For a P2P service provider, their cryptocurrencies operate as a “pseudo-inventory,” Dominguez explains. If the operation is carried out inside the identical fiscal yr, it have to be mirrored as a present asset; if long-term, beneath the class of different property. The method requires translating every transaction into bolivars and recording the income within the “different earnings” field of the Earnings Tax (ISLR) kind. As well as, it’s critical to do not forget that the Massive Monetary Transactions Tax (IGTF) remains to be in power for funds made with these property, as beforehand reported by CriptoNoticias.
Though the regulatory framework has existed since 2018, evident rigidity persists available in the market. On the one hand, Formalization protects the service provider towards Suspicious Exercise Information that set off banking algorithms resulting from lack of origin of funds.
However, many small operators lack compliance (KYC) buildings or organized accounting, leaving them weak. Though the deadline for the bizarre declaration expires on March 31, 2026, the potential for submitting substitute declarations stays open as a way of rectification.
Look, SENIAT is already sitting in universities to review how cryptoassets work. That is why I inform you: transparency is not one thing that you just select to do in order for you, it’s the solely insurance coverage you’ve in order that your small business doesn’t disappear tomorrow resulting from a blockade or a sanction.
Jan Dominguez.
2026 is the yr to reset our tax tradition
Domínguez proposed that 2026 represents a second to switch the strategy of Venezuelans in direction of tax obligations, notably these linked to crypto property.
In an unique dialog with CriptoNoticias, he identified that the ISLR declaration constitutes an obligation for many who get hold of earnings inside the parameters established by regulation. It is because the declaration experiences financial exercise to the State, makes it clear and traceable, and might facilitate future entry to monetary or credit score techniques.

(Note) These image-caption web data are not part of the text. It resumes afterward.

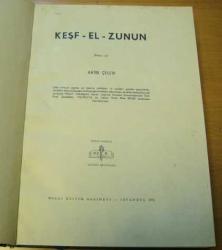 Keşf-el-Zunun, Cilt: 1 - 2 + Keşf-el-Zunun Zeyli, Cilt: 1 - 2 [ 4 CİLT TAKIM]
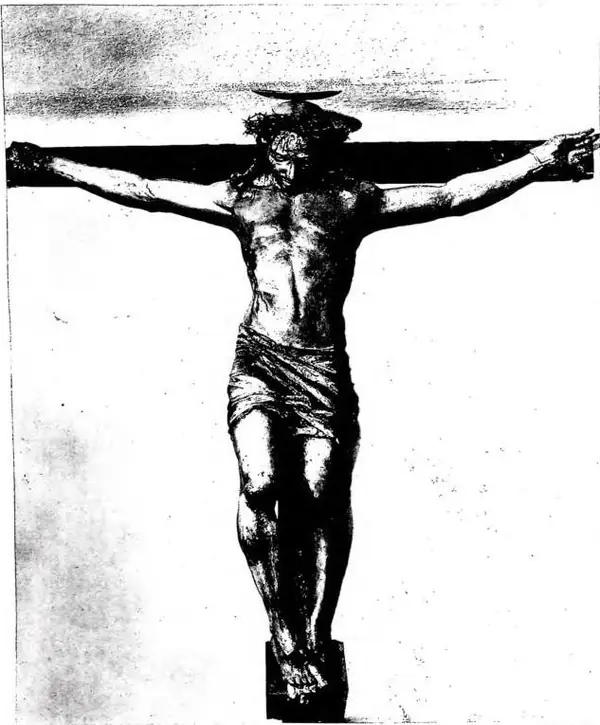 CRUCIFIX IN POLYCHROME WOOD Florence, church of S. Lorenzo.
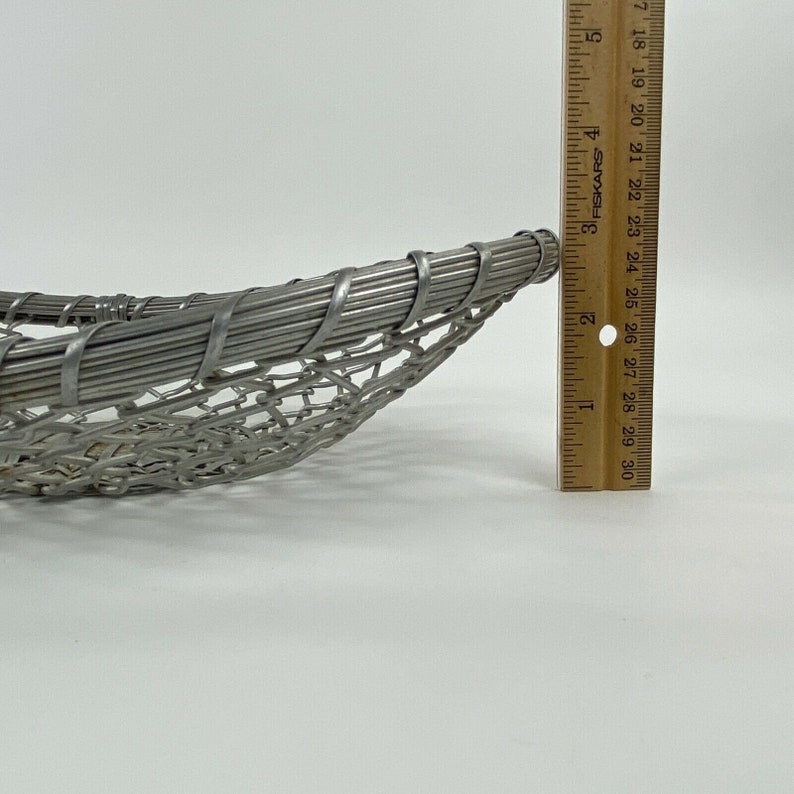 Aluminum Wire Basket Kmart Woven Wire Centerpiece Fruit Bowl Etsy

Declaring will not be paying. It’s a citizen train that conveys to the State that you just need to contribute to its improvement, first informing your business exercise, making it clear, making it traceable.
Jan Dominguez.
He highlighted that Cointable.app went into manufacturing on February 19, 2026 after six months of improvement. The applying imports transactions made on platforms akin to Binance, calculates income and losses, and generates experiences tailored to Venezuelan laws. He indicated that, on this first tax season, the variety of customers who’ve used the instrument is low as a result of current resistance to creating declarations.
Domínguez equated P2P buying and selling of cryptoassets with conventional business actions. He used the instance of a vendor who purchases bananas at a wholesale market and resells them at retail. In response to his rationalization, Each contain business acts regulated by the Industrial Code.which require accounting and compliance with tax obligations.
It’s noteworthy that the SENIAT requires the presentation of the ISLR declaration to pure individuals residing in Venezuela for greater than 183 days who exceed the earnings thresholds. Income derived from the disposal of cryptoassets are built-in into the ISLR tax base.
Though in Venezuela there is no such thing as a unique tax for crypto property, the overall guidelines of the ISLR already cowl these operations. Nonetheless, Domínguez warns that the panorama may change quickly. “I guarantee you, one is coming,” he mentioned, referring to the potential for a selected tax. This alert comes at a time of effervescence for the native market, the place the huge use of stablecoins has change into a survival instrument to mitigate the volatility of the bolivar.